Chelsea thought that perhaps she had some understanding of how Annabel must feel when talking to their middle sister. Chelsea herself often toned down tales of her own life for fear of being called hoity-toity or a snob. Though Ronnie was kind at heart and would give you the shirt off her back if you needed it – as demonstrated in her decision to give Izzy a kidney – she could get quite nasty if she thought she was somehow being left behind by the conversation or patronised. But Chelsea and Annabel had none of those worries when they talked to each other. They could talk about London to their hearts’ content without fear of leaving anyone out or appearing to be too exclusive. They could talk about restaurants and shops they both liked visiting. Chelsea could talk about her work. Annabel even seemed slightly in awe of Chelsea’s job at the magazine.
‘It’s five per cent glamour and ninety-five per cent spellcheck,’ Chelsea assured her.
‘I wish I’d done something creative,’ Annabel admitted. ‘I worked in the City until we had Izzy. I didn’t really like my job but I do sometimes miss the buzz of an office. I was thinking about setting up my own business,’ she added. ‘Before Izzy and … this.’ She indicated her bump, which could no longer be mistaken for the results of a weekend of overindulgence.

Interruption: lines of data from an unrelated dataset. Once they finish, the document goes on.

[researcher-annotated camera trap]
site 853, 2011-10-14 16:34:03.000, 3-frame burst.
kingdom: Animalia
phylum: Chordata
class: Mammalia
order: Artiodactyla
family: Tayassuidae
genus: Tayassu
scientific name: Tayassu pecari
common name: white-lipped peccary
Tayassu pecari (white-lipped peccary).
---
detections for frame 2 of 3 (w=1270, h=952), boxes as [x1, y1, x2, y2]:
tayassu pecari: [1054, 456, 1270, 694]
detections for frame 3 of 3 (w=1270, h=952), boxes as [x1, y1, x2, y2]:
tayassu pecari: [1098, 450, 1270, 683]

‘What sort of business?’ Chelsea asked.
‘Events. We’ve got some outhouses at the Great House. I thought we might do weddings. Something like that.’
‘Perhaps you still will. The baby won’t always be a baby and Izzy will soon be leaving home.’
Annabel smiled. ‘She will, won’t she? Once she’s had the transplant and gone back to school. In two years she could be at university just as we always hoped.’ Annabel exhaled deeply. ‘Oh, Chelsea. I can’t tell you what your sister is going to do for us. What a difference it will make. I thank God a thousand times a day that we met you all.’ She reached over and squeezed Chelsea’s hand. ‘We were totally without hope. Everything was looking so desperate. Now we can start looking forward to the future again.